Smutty wrote:
Quite the opposite actually, the numbers on the book dropped for three reasons. The constant delays, Dini leaving the book and the departure of Guillem March.
I heard my fair share of reviews disliking Dini's approach to GCS, until this very moment I didn't feel alone on this opinion
Smutty wrote:
Sure, I'm the irrational one here, especially when Dini's work on the book was critically loved when it was coming out and it was somewhat a cult book, and the book only got negative reviews on the arcs that he didn't work on.
Nuh-uh ! That book did not receive universal praise, it ALWAYS had iffy rep.

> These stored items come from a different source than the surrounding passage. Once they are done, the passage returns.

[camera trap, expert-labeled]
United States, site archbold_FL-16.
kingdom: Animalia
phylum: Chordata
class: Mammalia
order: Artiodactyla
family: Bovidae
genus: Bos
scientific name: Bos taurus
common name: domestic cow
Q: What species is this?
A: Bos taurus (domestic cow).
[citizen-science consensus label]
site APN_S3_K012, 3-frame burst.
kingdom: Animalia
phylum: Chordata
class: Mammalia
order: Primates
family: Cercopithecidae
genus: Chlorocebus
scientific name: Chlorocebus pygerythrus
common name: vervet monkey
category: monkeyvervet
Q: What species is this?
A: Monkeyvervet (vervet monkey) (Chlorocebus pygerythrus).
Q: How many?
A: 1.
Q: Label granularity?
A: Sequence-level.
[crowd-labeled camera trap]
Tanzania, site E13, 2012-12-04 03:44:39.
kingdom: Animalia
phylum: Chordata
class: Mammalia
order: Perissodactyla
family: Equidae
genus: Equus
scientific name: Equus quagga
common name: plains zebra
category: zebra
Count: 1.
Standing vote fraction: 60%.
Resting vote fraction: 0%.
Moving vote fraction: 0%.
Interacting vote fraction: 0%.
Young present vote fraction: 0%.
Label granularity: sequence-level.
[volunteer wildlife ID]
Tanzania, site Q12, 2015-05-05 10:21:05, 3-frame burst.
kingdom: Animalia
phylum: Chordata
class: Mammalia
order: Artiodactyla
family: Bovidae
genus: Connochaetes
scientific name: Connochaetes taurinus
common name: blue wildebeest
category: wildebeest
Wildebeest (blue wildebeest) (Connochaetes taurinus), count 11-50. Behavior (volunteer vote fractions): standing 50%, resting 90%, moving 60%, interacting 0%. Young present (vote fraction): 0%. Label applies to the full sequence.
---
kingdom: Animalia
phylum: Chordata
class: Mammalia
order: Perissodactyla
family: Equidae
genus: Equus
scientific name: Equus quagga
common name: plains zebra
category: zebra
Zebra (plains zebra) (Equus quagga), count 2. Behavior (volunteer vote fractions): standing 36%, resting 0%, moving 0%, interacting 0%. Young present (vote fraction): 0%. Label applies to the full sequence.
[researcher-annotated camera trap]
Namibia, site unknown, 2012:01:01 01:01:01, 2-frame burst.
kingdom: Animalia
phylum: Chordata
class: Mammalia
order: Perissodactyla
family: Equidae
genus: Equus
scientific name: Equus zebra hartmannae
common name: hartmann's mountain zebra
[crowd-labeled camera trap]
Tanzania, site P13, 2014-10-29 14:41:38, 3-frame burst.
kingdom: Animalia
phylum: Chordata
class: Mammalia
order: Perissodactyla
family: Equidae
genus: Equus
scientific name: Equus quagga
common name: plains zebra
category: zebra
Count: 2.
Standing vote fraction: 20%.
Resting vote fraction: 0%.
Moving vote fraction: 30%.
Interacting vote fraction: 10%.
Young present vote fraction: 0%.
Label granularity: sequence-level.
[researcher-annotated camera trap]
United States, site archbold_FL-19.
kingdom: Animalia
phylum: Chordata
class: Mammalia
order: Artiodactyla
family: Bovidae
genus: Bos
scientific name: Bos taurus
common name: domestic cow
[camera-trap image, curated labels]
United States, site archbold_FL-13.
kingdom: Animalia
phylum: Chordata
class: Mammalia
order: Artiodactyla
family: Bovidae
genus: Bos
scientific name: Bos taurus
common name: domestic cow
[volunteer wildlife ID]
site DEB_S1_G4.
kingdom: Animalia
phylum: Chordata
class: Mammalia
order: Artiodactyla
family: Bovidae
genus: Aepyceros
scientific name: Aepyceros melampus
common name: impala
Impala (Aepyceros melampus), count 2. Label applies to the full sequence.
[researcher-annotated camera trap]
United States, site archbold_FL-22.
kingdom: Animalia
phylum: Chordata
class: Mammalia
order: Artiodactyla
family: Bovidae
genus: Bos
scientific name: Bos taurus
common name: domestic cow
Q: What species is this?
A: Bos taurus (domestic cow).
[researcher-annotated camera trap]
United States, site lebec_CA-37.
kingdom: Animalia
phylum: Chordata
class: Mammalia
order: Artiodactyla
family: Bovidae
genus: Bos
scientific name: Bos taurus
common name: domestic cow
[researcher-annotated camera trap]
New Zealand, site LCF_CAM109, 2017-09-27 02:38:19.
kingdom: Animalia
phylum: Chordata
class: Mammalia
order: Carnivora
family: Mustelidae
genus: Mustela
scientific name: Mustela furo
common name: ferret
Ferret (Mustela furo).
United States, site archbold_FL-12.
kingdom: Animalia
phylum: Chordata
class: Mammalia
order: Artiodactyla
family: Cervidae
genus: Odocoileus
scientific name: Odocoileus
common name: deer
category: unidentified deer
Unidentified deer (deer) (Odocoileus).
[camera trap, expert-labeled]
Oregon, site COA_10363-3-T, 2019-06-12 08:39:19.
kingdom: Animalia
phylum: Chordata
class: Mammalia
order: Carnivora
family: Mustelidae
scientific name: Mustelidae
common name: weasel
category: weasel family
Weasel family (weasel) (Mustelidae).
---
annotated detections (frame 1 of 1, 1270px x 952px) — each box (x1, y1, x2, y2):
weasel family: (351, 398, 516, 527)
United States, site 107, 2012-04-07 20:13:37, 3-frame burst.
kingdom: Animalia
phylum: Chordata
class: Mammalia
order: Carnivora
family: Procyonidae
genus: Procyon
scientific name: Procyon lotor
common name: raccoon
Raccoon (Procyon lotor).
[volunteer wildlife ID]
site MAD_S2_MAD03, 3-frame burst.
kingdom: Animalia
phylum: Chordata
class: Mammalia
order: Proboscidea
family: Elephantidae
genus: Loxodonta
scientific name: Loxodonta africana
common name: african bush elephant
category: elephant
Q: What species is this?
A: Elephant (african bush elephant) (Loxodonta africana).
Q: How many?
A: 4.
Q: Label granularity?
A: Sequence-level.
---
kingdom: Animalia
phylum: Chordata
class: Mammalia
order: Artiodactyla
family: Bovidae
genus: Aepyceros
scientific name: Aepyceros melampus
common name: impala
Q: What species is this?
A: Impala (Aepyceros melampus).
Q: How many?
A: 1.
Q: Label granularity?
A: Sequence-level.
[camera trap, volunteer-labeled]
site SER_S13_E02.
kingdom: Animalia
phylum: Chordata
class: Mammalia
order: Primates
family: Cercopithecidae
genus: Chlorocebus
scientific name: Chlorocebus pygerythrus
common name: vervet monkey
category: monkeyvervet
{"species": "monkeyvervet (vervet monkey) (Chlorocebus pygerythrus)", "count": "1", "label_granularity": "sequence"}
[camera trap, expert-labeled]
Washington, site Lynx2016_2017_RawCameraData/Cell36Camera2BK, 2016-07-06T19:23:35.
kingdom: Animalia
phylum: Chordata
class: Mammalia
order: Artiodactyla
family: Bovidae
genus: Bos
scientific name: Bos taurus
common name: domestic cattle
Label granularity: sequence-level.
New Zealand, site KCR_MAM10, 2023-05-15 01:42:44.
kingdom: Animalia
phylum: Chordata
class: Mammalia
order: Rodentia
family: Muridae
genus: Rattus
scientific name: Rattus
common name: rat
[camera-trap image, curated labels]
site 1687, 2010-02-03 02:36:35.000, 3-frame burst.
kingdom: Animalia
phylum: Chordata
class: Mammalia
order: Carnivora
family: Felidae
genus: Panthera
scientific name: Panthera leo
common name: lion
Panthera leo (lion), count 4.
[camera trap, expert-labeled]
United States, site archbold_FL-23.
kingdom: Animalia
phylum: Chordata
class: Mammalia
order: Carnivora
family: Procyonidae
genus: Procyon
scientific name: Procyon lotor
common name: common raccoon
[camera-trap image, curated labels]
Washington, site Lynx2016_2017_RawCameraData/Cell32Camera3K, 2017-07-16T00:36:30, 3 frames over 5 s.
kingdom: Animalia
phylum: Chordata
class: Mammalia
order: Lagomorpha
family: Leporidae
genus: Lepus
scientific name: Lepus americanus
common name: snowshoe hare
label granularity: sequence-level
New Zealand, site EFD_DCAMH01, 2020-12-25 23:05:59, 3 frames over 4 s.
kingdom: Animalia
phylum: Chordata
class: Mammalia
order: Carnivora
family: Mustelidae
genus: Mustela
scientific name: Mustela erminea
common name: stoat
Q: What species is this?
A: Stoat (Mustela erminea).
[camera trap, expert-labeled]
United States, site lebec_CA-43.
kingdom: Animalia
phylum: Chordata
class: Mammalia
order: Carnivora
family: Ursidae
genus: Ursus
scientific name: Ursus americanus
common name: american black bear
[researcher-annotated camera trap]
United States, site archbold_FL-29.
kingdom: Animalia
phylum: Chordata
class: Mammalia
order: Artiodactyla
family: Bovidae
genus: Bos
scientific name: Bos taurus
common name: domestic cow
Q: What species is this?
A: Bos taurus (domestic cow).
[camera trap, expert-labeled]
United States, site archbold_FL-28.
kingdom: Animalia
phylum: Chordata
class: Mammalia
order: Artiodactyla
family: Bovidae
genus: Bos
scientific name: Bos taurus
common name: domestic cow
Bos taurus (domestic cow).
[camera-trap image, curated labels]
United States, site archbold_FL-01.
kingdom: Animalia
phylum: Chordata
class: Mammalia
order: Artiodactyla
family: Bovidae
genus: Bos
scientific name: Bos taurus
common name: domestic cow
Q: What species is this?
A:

And all of Peter Calloway's arcs were well received, specially the one with Talia's cameo.
Smutty wrote:
And it was wasn't charicaturesque. Harley Quinn hadn't been regressed to an idiot yet, she was just a nutcase, and one of my major gripes about Quinn is that most writers forget that she was an accomplished psychologist.
Dude, I don't want to be contrarian just for the sake of it, believe me.
But, for what Gotham City Sirens was concerned, Dini did not give a royal shit about Quinn's background as a psychologist.
Harley Quinn was bumbly, cute, psychopathic little Harley Quinn, who paraded around in playful clothes, playing bimbo when seducing "Bruce", and who requested that her room had "lots and lots of toys".
If there was anyone who played to some effect her psychologist background, it was Calloway when she had Quinn manipulating Ivy's feelings of friendship towards her.